Accordingly, the Court concludes that Plaintiffs are entitled to tax costs for these two documents.
VI. Witness Fees
Defendants' last objection is that Plaintiffs' request for witness fees should be disallowed. 28 U.S.C. § 1920(3) provides that "[f]ees and disbursements for . . . witnesses" are taxable. 28 U.S.C. § 1920(3). In addition, Local Civil Rule 54.1(c)(3) provides that "[w]itness fees and mileage . . . are taxable if the witness testifies." Local Civil Rule 54.1(c)(3). Defendants conclusorily maintain that Plaintiffs' witness fees should be disallowed because Plaintiffs "had full knowledge that the [witnesses'] testimony [wa]s false and misleading." (Defs.' Mem. of Law 7, July 12, 2010.) Defendants proffer two examples. First, Defendants assert that Michael Griffith's testimony was "countered" by the admission into evidence of a tape recording that Plaintiffs and their counsel were aware of in the early stages of this action. ( Id.) Second, Defendants argue that Kristen Piechocki gave testimony which she later rescinded. Defendants' argument has no merit. Defendants have failed to proffer any authority, and the Court is unaware of any that exists, for the proposition that recovery of witness fees is dependent upon the veracity of the witnesses' testimony.
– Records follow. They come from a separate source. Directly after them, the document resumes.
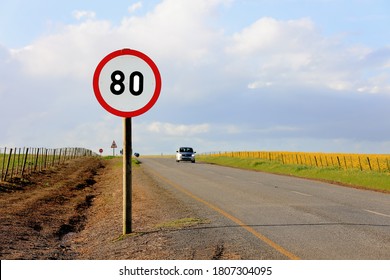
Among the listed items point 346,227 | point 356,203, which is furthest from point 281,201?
point 346,227

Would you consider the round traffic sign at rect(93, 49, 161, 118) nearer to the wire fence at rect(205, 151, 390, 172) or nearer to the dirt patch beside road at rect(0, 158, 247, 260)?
the dirt patch beside road at rect(0, 158, 247, 260)

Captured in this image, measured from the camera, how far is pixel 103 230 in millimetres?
10961

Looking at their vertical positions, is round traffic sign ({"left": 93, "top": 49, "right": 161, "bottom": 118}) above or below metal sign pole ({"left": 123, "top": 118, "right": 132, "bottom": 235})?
above

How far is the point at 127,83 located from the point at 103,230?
13.2ft

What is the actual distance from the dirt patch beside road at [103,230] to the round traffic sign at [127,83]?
7.17 feet

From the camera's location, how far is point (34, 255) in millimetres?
8859

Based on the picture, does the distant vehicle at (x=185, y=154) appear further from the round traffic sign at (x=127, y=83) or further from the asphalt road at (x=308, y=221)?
the round traffic sign at (x=127, y=83)

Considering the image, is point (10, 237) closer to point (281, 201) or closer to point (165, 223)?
point (165, 223)

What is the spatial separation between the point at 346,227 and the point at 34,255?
19.3ft

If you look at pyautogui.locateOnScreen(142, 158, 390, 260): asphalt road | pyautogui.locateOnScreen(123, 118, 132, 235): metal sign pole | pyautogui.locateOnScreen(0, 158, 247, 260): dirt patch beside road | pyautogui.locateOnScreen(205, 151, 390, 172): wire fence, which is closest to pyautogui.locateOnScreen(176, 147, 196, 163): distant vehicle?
pyautogui.locateOnScreen(205, 151, 390, 172): wire fence

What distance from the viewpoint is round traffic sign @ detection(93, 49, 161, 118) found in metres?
8.09

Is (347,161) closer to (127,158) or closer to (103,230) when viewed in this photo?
(103,230)

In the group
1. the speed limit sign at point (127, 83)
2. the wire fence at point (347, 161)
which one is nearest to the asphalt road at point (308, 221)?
the speed limit sign at point (127, 83)

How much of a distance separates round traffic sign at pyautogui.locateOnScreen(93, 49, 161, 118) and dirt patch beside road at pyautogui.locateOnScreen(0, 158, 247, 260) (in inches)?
86.0
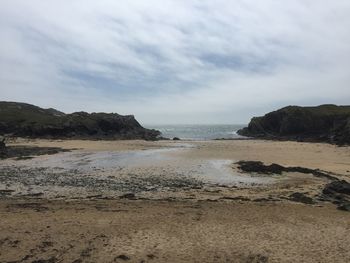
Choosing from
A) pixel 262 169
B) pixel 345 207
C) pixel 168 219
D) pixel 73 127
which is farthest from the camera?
pixel 73 127

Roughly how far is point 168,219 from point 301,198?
7885 mm

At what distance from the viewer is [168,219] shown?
15906 millimetres

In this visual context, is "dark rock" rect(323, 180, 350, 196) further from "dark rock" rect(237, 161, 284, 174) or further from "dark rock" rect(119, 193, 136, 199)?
"dark rock" rect(119, 193, 136, 199)

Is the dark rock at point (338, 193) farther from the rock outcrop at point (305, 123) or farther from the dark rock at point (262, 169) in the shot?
the rock outcrop at point (305, 123)

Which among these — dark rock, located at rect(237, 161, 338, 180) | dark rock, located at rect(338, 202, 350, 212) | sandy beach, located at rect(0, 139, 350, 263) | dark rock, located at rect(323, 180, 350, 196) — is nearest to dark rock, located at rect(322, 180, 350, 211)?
dark rock, located at rect(323, 180, 350, 196)

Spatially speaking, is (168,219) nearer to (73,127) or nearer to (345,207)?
(345,207)

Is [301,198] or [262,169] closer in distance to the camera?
[301,198]

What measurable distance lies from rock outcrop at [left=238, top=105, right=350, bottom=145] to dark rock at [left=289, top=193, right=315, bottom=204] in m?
49.4

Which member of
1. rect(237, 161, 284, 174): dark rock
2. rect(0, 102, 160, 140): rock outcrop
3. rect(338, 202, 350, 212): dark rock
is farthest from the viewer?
rect(0, 102, 160, 140): rock outcrop

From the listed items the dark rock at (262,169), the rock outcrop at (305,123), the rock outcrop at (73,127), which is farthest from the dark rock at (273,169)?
the rock outcrop at (73,127)

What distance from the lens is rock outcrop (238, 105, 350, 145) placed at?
247 feet

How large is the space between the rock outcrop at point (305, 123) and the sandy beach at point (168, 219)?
160 ft

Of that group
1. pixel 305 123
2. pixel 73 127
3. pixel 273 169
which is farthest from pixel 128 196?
pixel 305 123

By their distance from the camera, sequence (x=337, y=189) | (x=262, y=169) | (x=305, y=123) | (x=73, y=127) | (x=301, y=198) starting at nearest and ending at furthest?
(x=301, y=198)
(x=337, y=189)
(x=262, y=169)
(x=73, y=127)
(x=305, y=123)
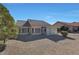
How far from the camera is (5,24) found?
29062 millimetres

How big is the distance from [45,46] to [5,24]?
2.80ft

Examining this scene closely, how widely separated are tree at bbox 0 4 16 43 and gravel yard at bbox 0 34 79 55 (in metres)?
0.16

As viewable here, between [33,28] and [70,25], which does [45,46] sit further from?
[70,25]

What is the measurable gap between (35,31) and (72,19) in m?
0.73

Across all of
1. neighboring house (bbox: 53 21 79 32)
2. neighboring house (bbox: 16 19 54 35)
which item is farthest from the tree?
neighboring house (bbox: 53 21 79 32)

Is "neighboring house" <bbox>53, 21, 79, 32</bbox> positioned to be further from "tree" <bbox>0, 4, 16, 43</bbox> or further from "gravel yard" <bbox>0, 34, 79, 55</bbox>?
"tree" <bbox>0, 4, 16, 43</bbox>

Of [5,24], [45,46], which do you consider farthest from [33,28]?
[5,24]

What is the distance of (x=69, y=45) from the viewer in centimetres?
2909

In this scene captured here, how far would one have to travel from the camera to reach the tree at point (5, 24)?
1143 inches

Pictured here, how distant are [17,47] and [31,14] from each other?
0.67 meters

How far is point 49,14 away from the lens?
29.1 meters

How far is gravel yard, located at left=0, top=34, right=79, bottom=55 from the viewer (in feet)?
95.3
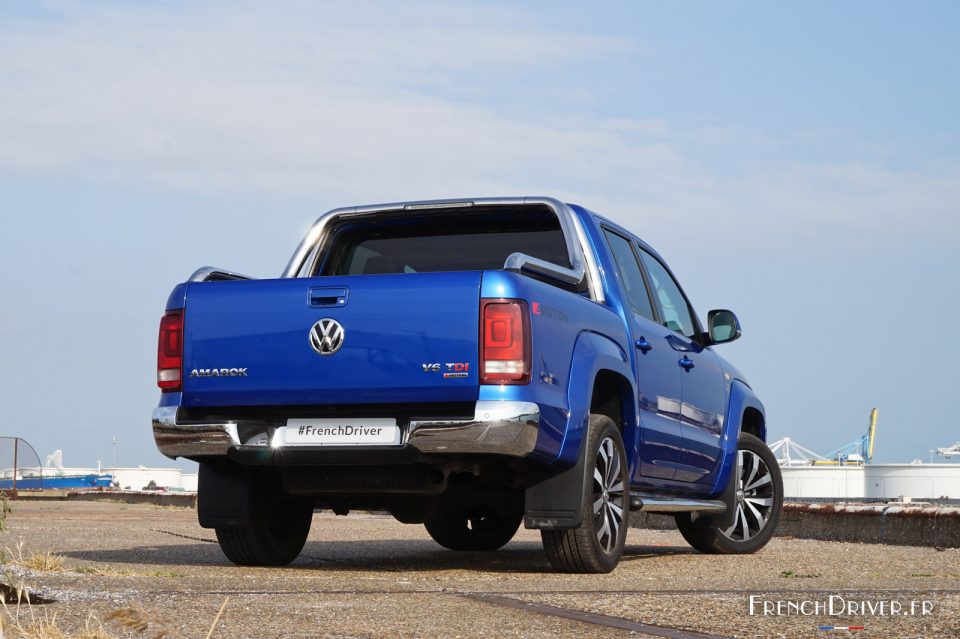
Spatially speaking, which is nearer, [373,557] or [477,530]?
[373,557]

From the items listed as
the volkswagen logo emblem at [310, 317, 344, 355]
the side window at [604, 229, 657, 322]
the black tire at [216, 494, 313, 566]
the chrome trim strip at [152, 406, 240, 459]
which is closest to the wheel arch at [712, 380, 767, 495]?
the side window at [604, 229, 657, 322]

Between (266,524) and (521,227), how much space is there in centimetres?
221

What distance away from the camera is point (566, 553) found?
6.68m

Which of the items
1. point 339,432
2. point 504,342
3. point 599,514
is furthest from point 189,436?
point 599,514

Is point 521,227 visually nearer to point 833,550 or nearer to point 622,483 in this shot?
point 622,483

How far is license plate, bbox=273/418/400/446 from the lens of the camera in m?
6.26

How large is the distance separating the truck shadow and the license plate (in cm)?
102

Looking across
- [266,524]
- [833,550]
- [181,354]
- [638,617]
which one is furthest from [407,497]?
[833,550]

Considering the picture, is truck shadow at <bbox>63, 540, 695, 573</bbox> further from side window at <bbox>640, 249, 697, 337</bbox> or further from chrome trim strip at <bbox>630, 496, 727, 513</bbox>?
side window at <bbox>640, 249, 697, 337</bbox>

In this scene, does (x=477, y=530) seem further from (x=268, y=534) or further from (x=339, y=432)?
(x=339, y=432)

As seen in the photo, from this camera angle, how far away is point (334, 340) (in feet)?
20.9

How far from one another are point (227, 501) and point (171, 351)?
34.0 inches

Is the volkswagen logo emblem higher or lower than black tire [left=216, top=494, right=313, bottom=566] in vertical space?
higher

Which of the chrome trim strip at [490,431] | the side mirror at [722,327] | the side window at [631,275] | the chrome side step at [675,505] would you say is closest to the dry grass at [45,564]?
the chrome trim strip at [490,431]
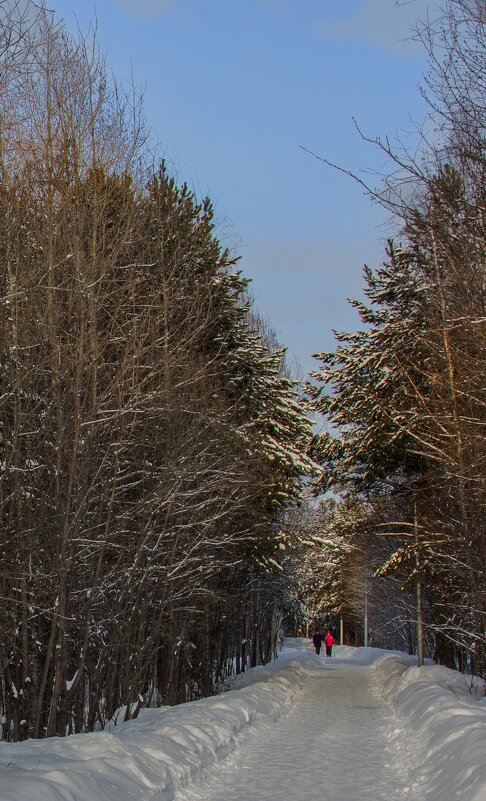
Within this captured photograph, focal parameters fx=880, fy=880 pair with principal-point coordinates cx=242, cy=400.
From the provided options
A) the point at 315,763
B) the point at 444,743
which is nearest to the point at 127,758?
the point at 315,763

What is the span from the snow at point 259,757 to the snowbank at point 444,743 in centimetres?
2

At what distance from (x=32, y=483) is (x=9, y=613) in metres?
1.74

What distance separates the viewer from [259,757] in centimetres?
1101

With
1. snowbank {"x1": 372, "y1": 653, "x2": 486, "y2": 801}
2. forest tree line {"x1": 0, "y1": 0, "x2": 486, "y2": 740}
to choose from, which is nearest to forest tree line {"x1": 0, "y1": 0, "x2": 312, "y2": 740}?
forest tree line {"x1": 0, "y1": 0, "x2": 486, "y2": 740}

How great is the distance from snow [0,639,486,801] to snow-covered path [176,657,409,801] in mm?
14

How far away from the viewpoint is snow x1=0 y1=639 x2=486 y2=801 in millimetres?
7254

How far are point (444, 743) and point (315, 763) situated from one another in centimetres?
174

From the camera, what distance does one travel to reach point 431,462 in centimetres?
2119

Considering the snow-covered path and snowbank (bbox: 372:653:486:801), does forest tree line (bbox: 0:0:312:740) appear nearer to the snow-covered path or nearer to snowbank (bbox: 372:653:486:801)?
the snow-covered path

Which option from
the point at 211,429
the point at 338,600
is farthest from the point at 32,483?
the point at 338,600

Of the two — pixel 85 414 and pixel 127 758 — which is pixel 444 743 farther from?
pixel 85 414

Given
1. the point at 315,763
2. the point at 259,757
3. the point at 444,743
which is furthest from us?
the point at 259,757

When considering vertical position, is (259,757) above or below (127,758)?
below

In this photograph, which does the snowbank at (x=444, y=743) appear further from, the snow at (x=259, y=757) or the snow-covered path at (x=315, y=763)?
the snow-covered path at (x=315, y=763)
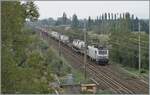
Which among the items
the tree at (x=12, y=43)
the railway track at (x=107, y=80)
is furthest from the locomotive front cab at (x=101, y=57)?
the tree at (x=12, y=43)

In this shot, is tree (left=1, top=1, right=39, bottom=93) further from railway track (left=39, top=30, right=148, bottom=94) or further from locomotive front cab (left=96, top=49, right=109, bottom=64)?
locomotive front cab (left=96, top=49, right=109, bottom=64)

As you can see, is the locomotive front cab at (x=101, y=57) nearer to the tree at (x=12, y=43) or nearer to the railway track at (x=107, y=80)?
the railway track at (x=107, y=80)

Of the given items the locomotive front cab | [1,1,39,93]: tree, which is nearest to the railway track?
the locomotive front cab

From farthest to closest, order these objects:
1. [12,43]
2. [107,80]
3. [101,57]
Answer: [101,57]
[107,80]
[12,43]

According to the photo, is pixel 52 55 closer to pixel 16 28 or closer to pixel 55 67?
pixel 55 67

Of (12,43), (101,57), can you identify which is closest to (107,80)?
(101,57)

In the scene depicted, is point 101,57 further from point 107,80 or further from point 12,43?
point 12,43

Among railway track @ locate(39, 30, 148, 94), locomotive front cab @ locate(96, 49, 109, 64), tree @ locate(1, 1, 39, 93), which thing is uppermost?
tree @ locate(1, 1, 39, 93)

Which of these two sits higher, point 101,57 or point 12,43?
point 12,43

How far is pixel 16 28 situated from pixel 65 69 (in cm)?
2446

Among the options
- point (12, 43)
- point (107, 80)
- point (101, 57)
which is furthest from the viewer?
point (101, 57)

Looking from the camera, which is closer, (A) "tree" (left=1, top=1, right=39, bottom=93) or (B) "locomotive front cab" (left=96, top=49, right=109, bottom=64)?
(A) "tree" (left=1, top=1, right=39, bottom=93)

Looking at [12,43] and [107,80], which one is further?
[107,80]

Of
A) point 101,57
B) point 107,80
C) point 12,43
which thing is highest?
point 12,43
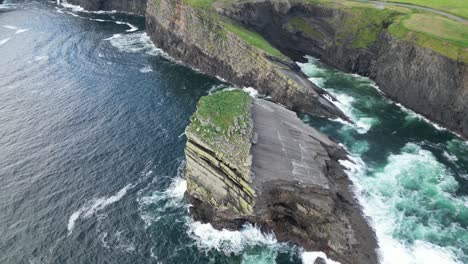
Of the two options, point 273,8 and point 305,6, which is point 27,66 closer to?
point 273,8

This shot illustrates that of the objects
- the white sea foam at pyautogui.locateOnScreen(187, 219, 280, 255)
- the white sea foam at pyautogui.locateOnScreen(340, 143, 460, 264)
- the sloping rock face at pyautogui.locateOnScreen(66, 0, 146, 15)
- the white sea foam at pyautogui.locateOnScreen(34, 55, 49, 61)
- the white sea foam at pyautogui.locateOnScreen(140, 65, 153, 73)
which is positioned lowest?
the white sea foam at pyautogui.locateOnScreen(34, 55, 49, 61)

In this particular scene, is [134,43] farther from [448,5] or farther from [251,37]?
[448,5]

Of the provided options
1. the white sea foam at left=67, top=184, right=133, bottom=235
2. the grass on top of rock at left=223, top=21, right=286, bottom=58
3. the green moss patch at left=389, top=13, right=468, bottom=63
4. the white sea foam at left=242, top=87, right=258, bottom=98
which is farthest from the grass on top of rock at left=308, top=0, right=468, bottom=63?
the white sea foam at left=67, top=184, right=133, bottom=235

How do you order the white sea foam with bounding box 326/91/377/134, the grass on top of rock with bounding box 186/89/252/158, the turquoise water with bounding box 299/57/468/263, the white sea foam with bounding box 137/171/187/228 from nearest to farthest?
the turquoise water with bounding box 299/57/468/263, the grass on top of rock with bounding box 186/89/252/158, the white sea foam with bounding box 137/171/187/228, the white sea foam with bounding box 326/91/377/134

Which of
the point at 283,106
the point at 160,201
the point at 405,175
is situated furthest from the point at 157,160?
the point at 405,175

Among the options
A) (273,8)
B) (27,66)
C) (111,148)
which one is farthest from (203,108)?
(27,66)

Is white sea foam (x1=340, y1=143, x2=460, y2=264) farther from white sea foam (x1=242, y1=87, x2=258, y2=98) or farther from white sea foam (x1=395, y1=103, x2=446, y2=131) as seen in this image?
white sea foam (x1=242, y1=87, x2=258, y2=98)

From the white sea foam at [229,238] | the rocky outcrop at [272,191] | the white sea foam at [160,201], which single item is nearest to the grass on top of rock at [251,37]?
the rocky outcrop at [272,191]
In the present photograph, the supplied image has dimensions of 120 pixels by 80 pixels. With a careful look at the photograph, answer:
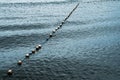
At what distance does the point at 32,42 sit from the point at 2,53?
214 inches

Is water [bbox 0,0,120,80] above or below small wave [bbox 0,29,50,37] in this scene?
above

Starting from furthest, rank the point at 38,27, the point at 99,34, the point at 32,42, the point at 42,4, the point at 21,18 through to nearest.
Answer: the point at 42,4
the point at 21,18
the point at 38,27
the point at 99,34
the point at 32,42

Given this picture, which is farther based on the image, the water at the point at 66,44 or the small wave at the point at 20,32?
the small wave at the point at 20,32

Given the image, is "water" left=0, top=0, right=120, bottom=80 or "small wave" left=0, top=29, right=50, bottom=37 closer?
"water" left=0, top=0, right=120, bottom=80

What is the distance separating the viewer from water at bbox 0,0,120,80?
2570cm

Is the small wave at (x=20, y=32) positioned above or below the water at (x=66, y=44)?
below

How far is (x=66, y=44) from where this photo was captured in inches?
1331

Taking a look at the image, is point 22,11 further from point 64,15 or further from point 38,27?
point 38,27

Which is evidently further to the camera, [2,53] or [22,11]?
[22,11]

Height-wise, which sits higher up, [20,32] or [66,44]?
[66,44]

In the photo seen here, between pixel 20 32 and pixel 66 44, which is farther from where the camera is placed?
pixel 20 32

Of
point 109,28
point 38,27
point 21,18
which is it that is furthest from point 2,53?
point 21,18

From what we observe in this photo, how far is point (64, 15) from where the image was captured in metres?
54.2

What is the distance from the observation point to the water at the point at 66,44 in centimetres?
2570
Moreover, there is nothing in the record to indicate that Plaintiffs acted in bad faith. Accordingly, Plaintiffs' request to tax witness fees is granted.
CONCLUSION
For the foregoing reasons, the parties' motions are denied in part and granted in part. Plaintiffs' request to recover the costs of the trial transcripts is DENIED. Defendants' request to vacate the Clerk's taxation of deposition costs is GRANTED IN PART as to the deposition of Jeffrey Winick only. Defendants' request to vacate the Clerk's taxation of costs for witness fees and documents is DENIED.
Costs are hereby taxed in favor of Plaintiffs as against defendant Darrell Rubens in the amount of $2,824.13 as follows:
The parties' motions for attorneys' fees, which were referred to Magistrate Judge Wall, will be addressed via separate order.